TASK GOAL: Each entry must be given again exactly as it appears, with images excluded.

RECORDS FOR THIS TASK:
________________

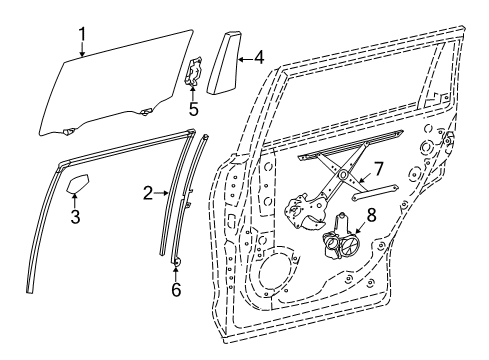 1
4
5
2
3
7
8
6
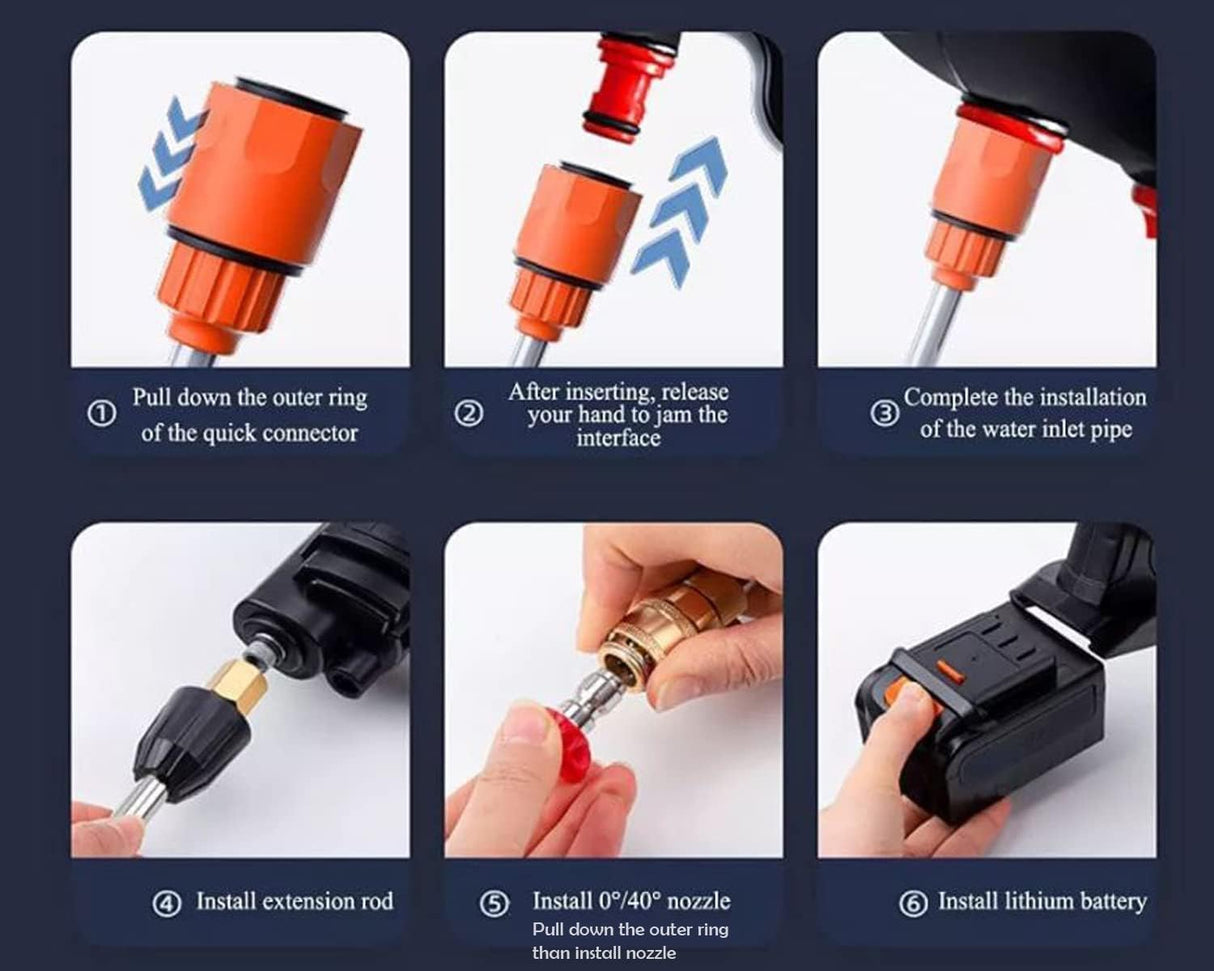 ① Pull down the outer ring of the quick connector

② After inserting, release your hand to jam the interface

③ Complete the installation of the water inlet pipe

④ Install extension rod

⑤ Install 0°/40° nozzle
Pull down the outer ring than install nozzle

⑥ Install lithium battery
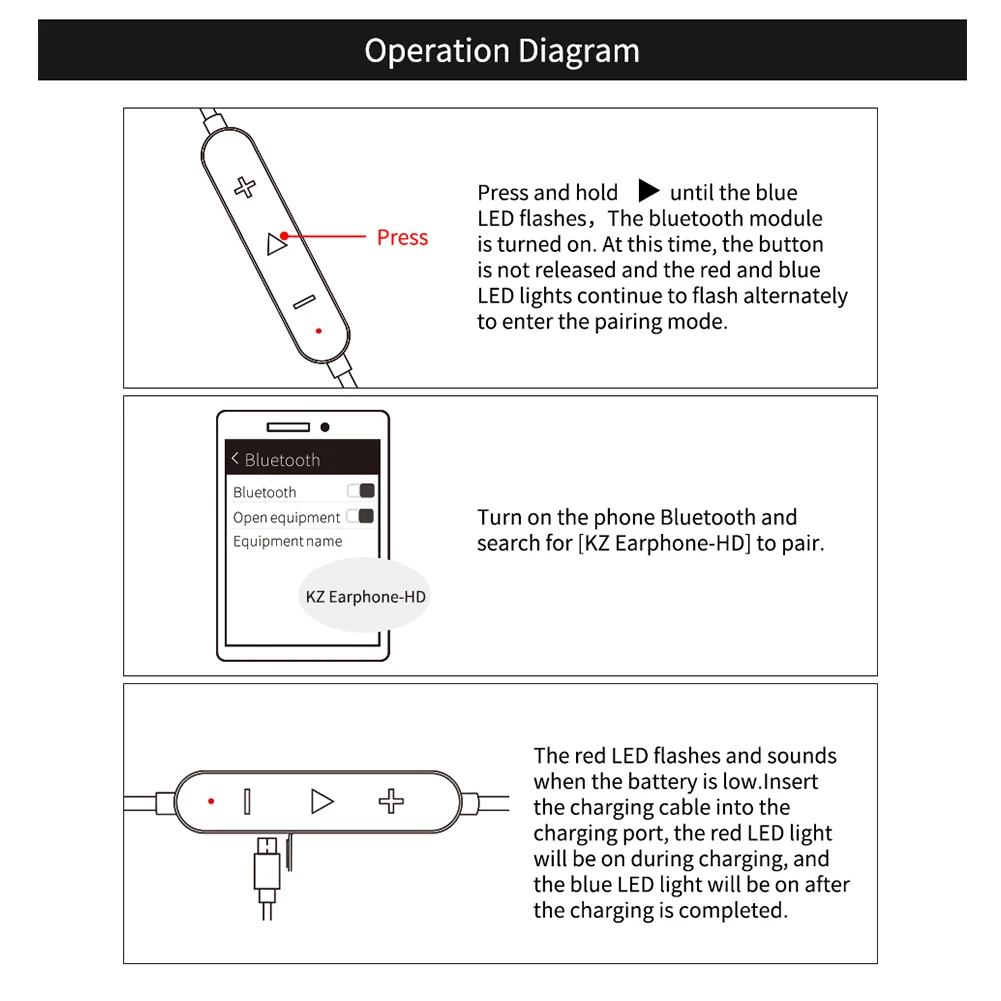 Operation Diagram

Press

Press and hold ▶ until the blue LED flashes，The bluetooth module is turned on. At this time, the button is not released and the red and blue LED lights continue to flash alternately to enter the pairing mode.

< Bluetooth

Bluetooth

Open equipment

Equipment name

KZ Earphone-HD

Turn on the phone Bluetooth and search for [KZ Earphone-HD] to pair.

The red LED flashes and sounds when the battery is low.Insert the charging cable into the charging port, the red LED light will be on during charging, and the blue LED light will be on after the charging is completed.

________________

OUTPUT OF THE EXERCISE:
 1
4
5
2
3
7
8
6
 ① Pull down the outer ring of the quick connector

② After inserting, release your hand to jam the interface

③ Complete the installation of the water inlet pipe

④ Install extension rod

⑤ Install 0°/40° nozzle
Pull down the outer ring than install nozzle

⑥ Install lithium battery
 Operation Diagram

Press

Press and hold ▶ until the blue LED flashes，The bluetooth module is turned on. At this time, the button is not released and the red and blue LED lights continue to flash alternately to enter the pairing mode.

< Bluetooth

Bluetooth

Open equipment

Equipment name

KZ Earphone-HD

Turn on the phone Bluetooth and search for [KZ Earphone-HD] to pair.

The red LED flashes and sounds when the battery is low.Insert the charging cable into the charging port, the red LED light will be on during charging, and the blue LED light will be on after the charging is completed.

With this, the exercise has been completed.